BEGIN DATA PROVIDED

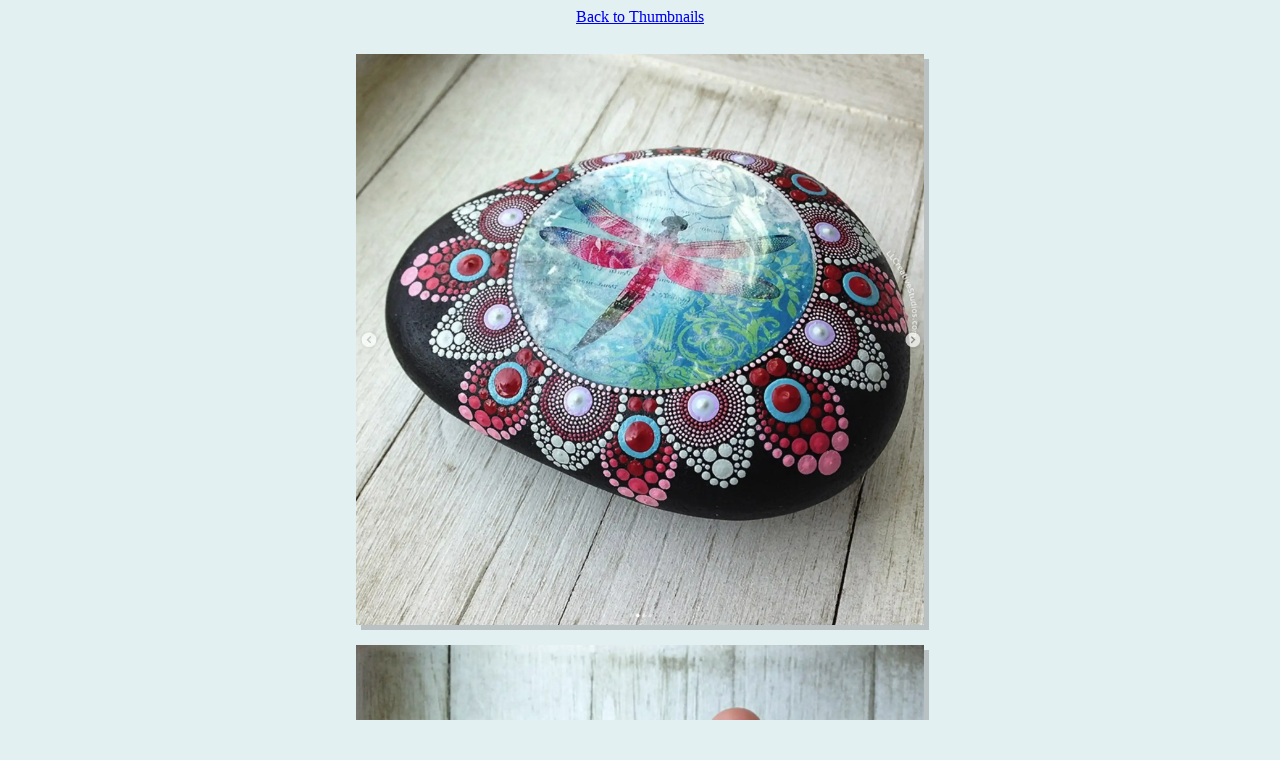

--- FILE ---
content_type: text/html; charset=UTF-8
request_url: https://loreleilogsdon.com/dotmandalas/index.php?id=143
body_size: 96
content:
<body style='background: #e2f0f1;'><div style='margin:0 auto; text-align:center; width:90%;'><a href='index.php'>Back to Thumbnails</a><br><br><img style='max-width:50%;margin: 10px;box-shadow: 5px 5px #88888873;' src='images/143_1.webp' /><br><img style='max-width:50%;margin: 10px;box-shadow: 5px 5px #88888873;' src='images/143_2.webp' /><br><br><br><a href='index.php'>Back to Thumbnails</a></div>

END DATA PROVIDED

THE TASK
Your answer must be an exact copy of the listing, with every picture omitted.

RESULT
--- FILE ---
content_type: text/html; charset=UTF-8
request_url: https://loreleilogsdon.com/dotmandalas/index.php?id=143
body_size: 96
content:
<body style='background: #e2f0f1;'><div style='margin:0 auto; text-align:center; width:90%;'><a href='index.php'>Back to Thumbnails</a><br><br><img style='max-width:50%;margin: 10px;box-shadow: 5px 5px #88888873;' src='images/143_1.webp' /><br><img style='max-width:50%;margin: 10px;box-shadow: 5px 5px #88888873;' src='images/143_2.webp' /><br><br><br><a href='index.php'>Back to Thumbnails</a></div>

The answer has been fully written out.